After our successful presence on the LinuxDays conference in Prague, I have been asked by a Linux Expres for an interview, how I get to the Mozilla community, what I do there, etc. The article is not public yet The article went out today, but I have realized I never told this story to the Mozilla community itself. So take some popcorn and make yourself comfortable…

Back in times when I thought PowerPoint presentations are the masterpiece of computer science and their quality score is determined by the number of animations per slide, my Internet Explorer got sick. After an attempt to change the homepage in hope it will stop showing me ads everywhere, I have decided I need a new browser. I knew some people online and asked them for a recommendation, and their answers were Opera and Firefox. I never saw any of them in action before, so I dived into the dark unknown waters of the internet to download them for testing. My first impression from Opera was it’s too complex and complicated to change the homepage and import bookmarks, while Firefox did that all for me when I clicked all the Next > buttons. The winner was clear.

That was Firefox 2.0, way different from Internet Explorer. When exploring the user documentation to help me a bit, I found an information, that 3.0 is imminent. Wow, a browser that is being developed and will have a new version. Super cool for someone using the old IE! But the documentation did not helped me much actually, which drove me right into the registration form of the Czech community forum, and here my community story begins.

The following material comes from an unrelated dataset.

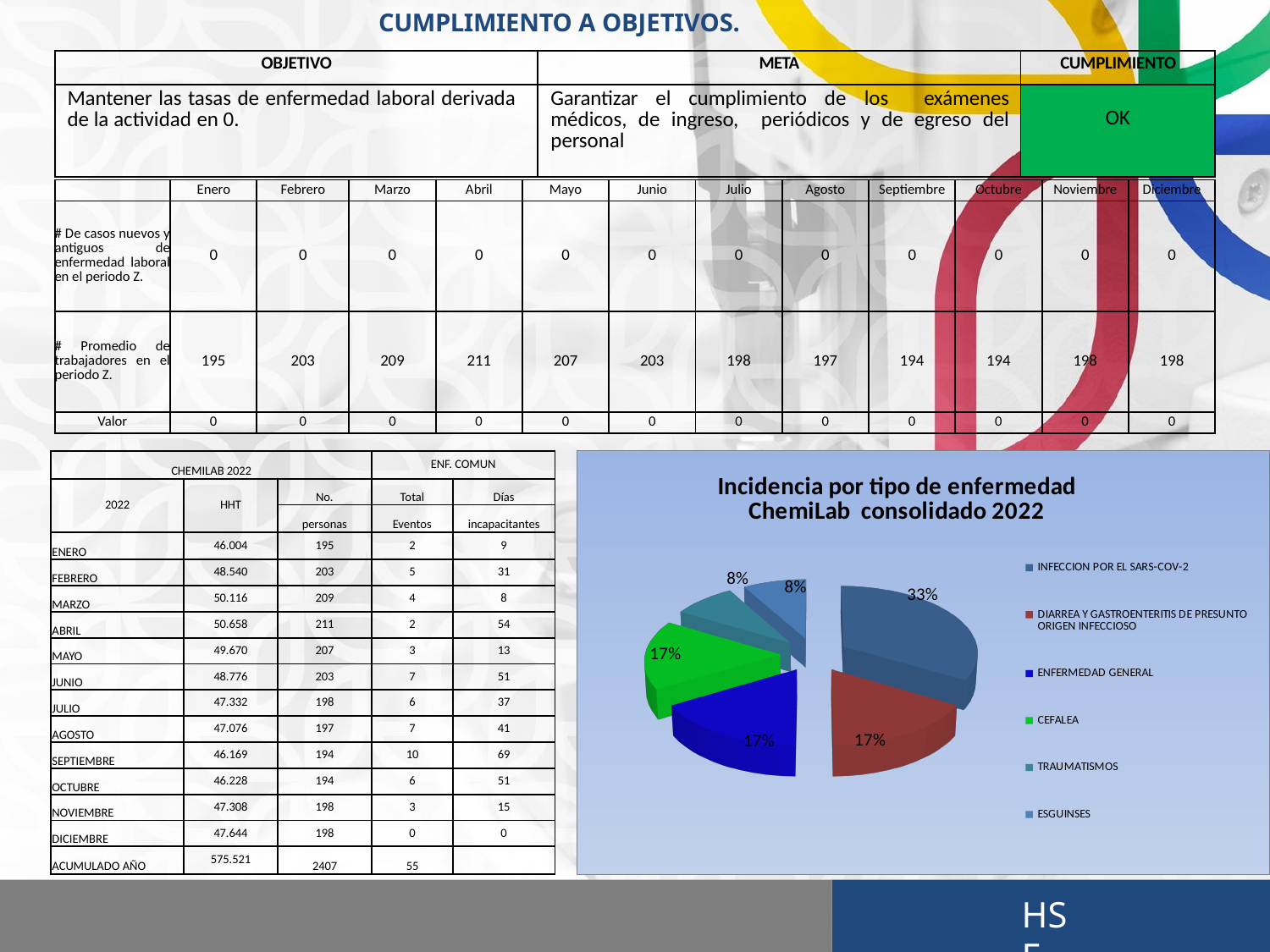
What is the title of the chart? Incidencia por tipo de enfermedad ChemiLab consolidado 2022 What share of the pie does ESGUINSES represent? 8% Which category has the largest slice of the pie chart? INFECCION POR EL SARS-COV-2 What is the percentage shown for ENFERMEDAD GENERAL? 17% Which is larger, the slice for INFECCION POR EL SARS-COV-2 or the slice for DIARREA Y GASTROENTERITIS DE PRESUNTO ORIGEN INFECCIOSO? INFECCION POR EL SARS-COV-2 What share of the pie does TRAUMATISMOS represent? 8% By how many percentage points does the INFECCION POR EL SARS-COV-2 slice exceed the CEFALEA slice? 16 How many categories does the legend of the pie chart list? 6 How many slices of the pie chart are labelled 17%? 3 What share of the pie does INFECCION POR EL SARS-COV-2 represent? 33% What kind of chart is shown on the slide? pie chart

After some time, I realized that I know answers for other questions on the forum, so I started answering. About the same time I have decided to start using all Mozilla-based applications I can make use of, namely Thunderbird and Instantbird (which I started localizing soon). Later the team offered me to translate some articles on SUMO and websites like AMO, but for me the Czech community forum was still the top until 2014, when Pavel Cvrček (JasnaPaka) offered me to translate Thunderbird on my own. That was huge responsibility for me, but also recognition. I thought that’s the most you can achieve, I felt like a real boss.

The next year, 2015, was like a big spinning wheel, outlined by the restart initiative led by Pavel to rebuild the website content (and design) and utilize as much of Mozilla infrastructure as we can. The motto was “Mozilla is doing many things, and they do them right”, it’s not necessary to update own versions of user documentation anymore. The second half of the year was very turbulent. Pavel decided to forward me the responsibility for content and Firefox localization, leaving the community projects due to the lack of time. At the end of the year, the changes in the community probably became so visible, that I have been invited to Mozlando, to meet my first non-Czech Mozillians in person.

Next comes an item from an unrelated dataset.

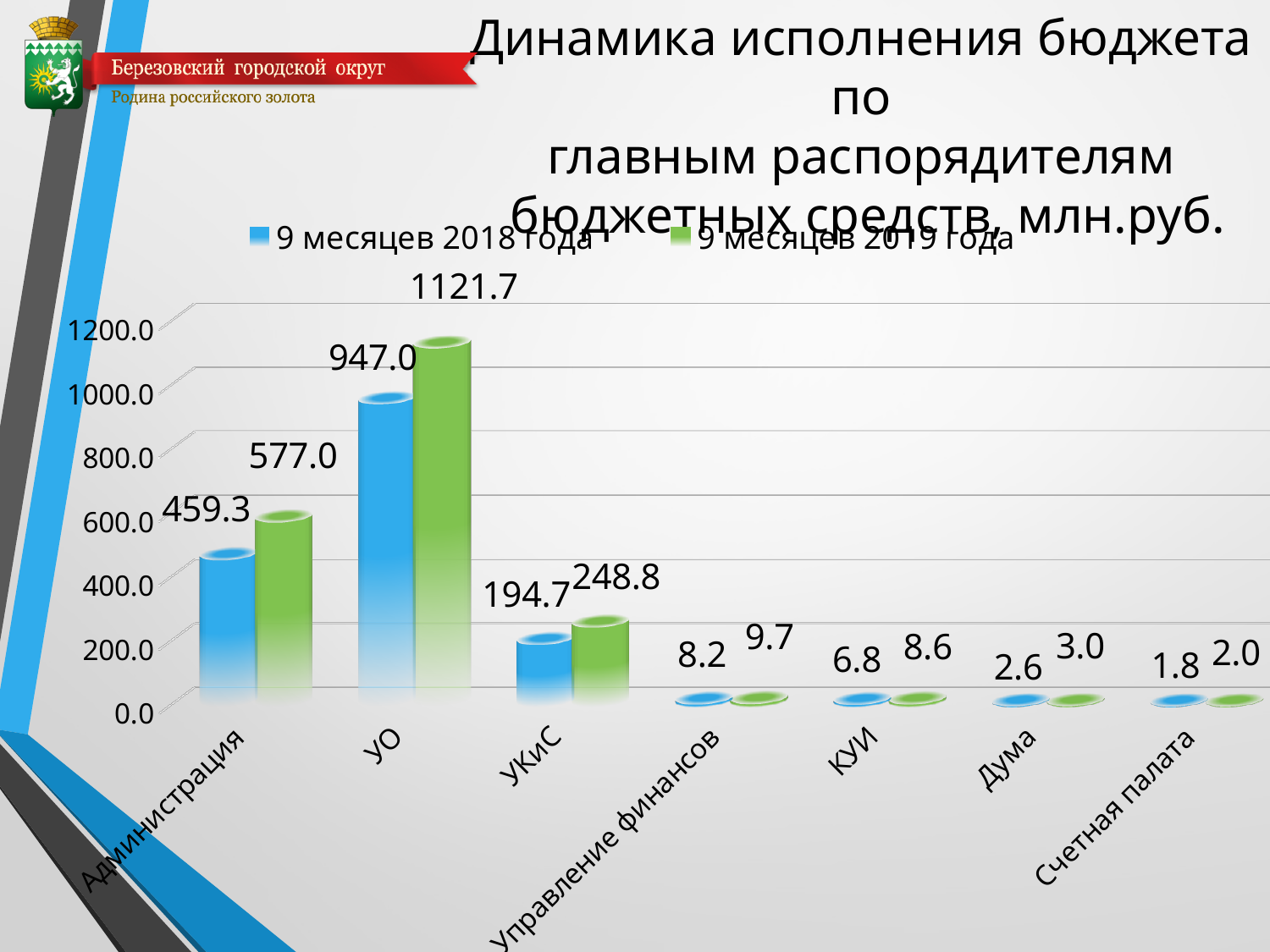
What is the value for Администрация in the series 9 месяцев 2018 года? 459.3 What is the difference between the 9 месяцев 2019 года and 9 месяцев 2018 года values for УО? 174.7 Which category has the lowest value in the series 9 месяцев 2018 года? Счетная палата How many categories are shown on the x axis? 7 What is the value for УО in the series 9 месяцев 2019 года? 1121.7 What is the difference between the 9 месяцев 2019 года and 9 месяцев 2018 года values for Администрация? 117.7 Which is larger for Дума: the 9 месяцев 2018 года value or the 9 месяцев 2019 года value? 9 месяцев 2019 года What kind of chart is shown on the slide? bar chart What is the value for УКиС in the series 9 месяцев 2019 года? 248.8 How many series does the legend list? 2 Which category has the highest value in the series 9 месяцев 2019 года? УО What is the value for КУИ in the series 9 месяцев 2018 года? 6.8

The last two years I will sum in a sentence or two. I try to act like a community peer for every l10n and support related project in Mozilla, I became a Rep, and after our localization community grew over 4 people, I am unable to name all the milestones we have outlined and achieved. The last two years are not really a story of [email protected], but a story of [email protected].

Now you may think that my involvement with the global Mozilla community is pretty short. And you are right. I am around the global stuff since 2014/15, still having longer experience with support forums answers than anything else. But for me that illustrates how powerful and dynamic the Mozilla community is.